*Extracted text:*
Marriage Finance Tips

Maximising your credit card benefits

Maximising your credit card benefits

We keep saying this at Enjoy Compare: Singapore residents are blessed with some of the best credit card offers in the world.

And here’s why: The island’s unique position in the world’s financial markets has put Singapore in the central position for economic trading and has granted us relative stability and prosperity compared to the rest of the world. We’re an affluent city-state with far higher than average incomes and an incredible spending power.

With a pool of customers at the high end of the income scale, this means that banks in Singapore have to chase down every single customer (and their money) and offer them very special enticements for their business.

That means that Singapore residents get incredible offers from their banks just to get them in through the front door. Whether it’s your current or checking account, loans or a credit card, our financial institutions are desperate for your business, which makes it a customer’s market and when it’s a customer’s market, the seller will do just about anything to retain your custom. That means stellar credit card offers which give by far and away some of the best deals on the planet.


However – that comes with one simple caveat. Play by the rules or your lack of financial sense may just come back and bite your hand.

Can I get rich off my credit cards?

Good question, to which the answer is (largely) no.

*Supplied information:*
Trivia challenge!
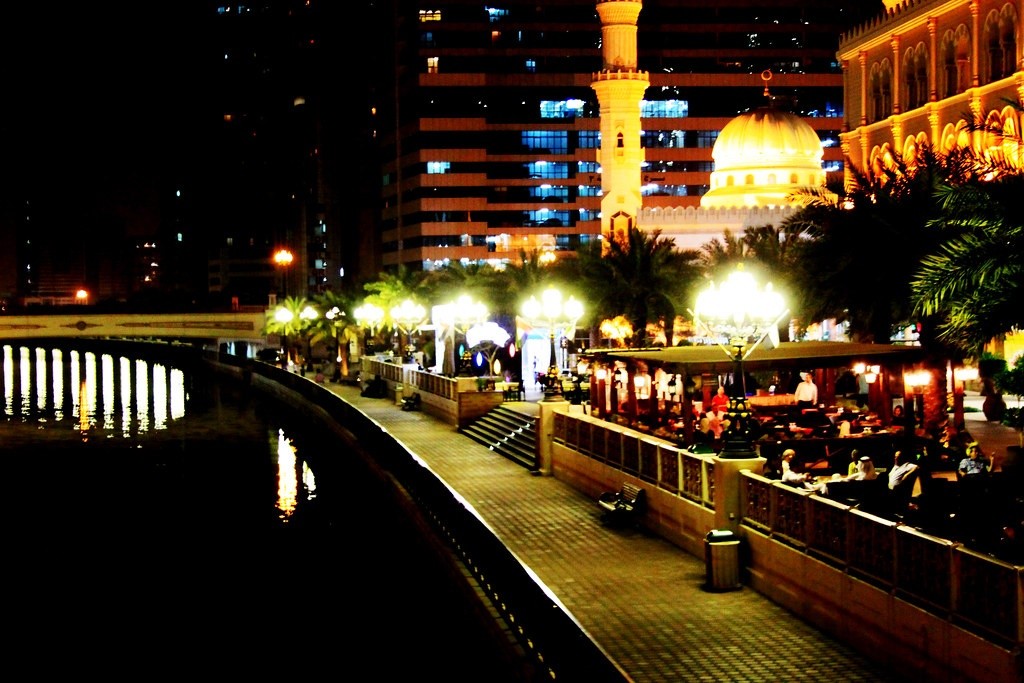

*Objectives:*
**1)** In the text on maximizing credit card benefits, what does the text say Singapore's banks must do because their customers are at the high end of the income scale?
**2)** Extend the text on maximizing credit card benefits past its final line, answering why getting rich off credit cards is largely not possible.

*Results of the tasks:*
**1)** They have to chase down every single customer (and their money) and offer them very special enticements for their business.

**2)**
We have a few simple rules when it comes to credit card ownership, and they bear repeating once more:

  • Always pay off your balance in full every month
  • Spend within your means
  • Never use your card to hold or build up debt
  • Use your card’s benefits package to beat the annual fee

These are all important rules that will save you money, and could lead to you ending your financial year a little – but not much – in profit.

The temptation with the word “profit” is to try to beat the banks at their own game and use your credit cards as a means of making money. And that’s where we urge caution. While you CAN make money off your credit card, it’s not the be all and end all of credit card ownership.

The temptation is to overspend on your card simply to keep collecting those precious loyalty points without taking into account how you’re going to pay off your bill at the end of the month. An unpaid balance means interest charges, and it doesn’t take long for the extra money you’re paying to your bank outweighs the benefits of the rebates and membership points you’re earning. That’s our first two rules – pay off your full balance, spend within your means.

By all means, try to make money by using your credit cards, but stay within our simple lifestyle rules and you won’t be stung. Just remember that the banks’ main incentive is their own profit, so they’ll be trying to make money off you.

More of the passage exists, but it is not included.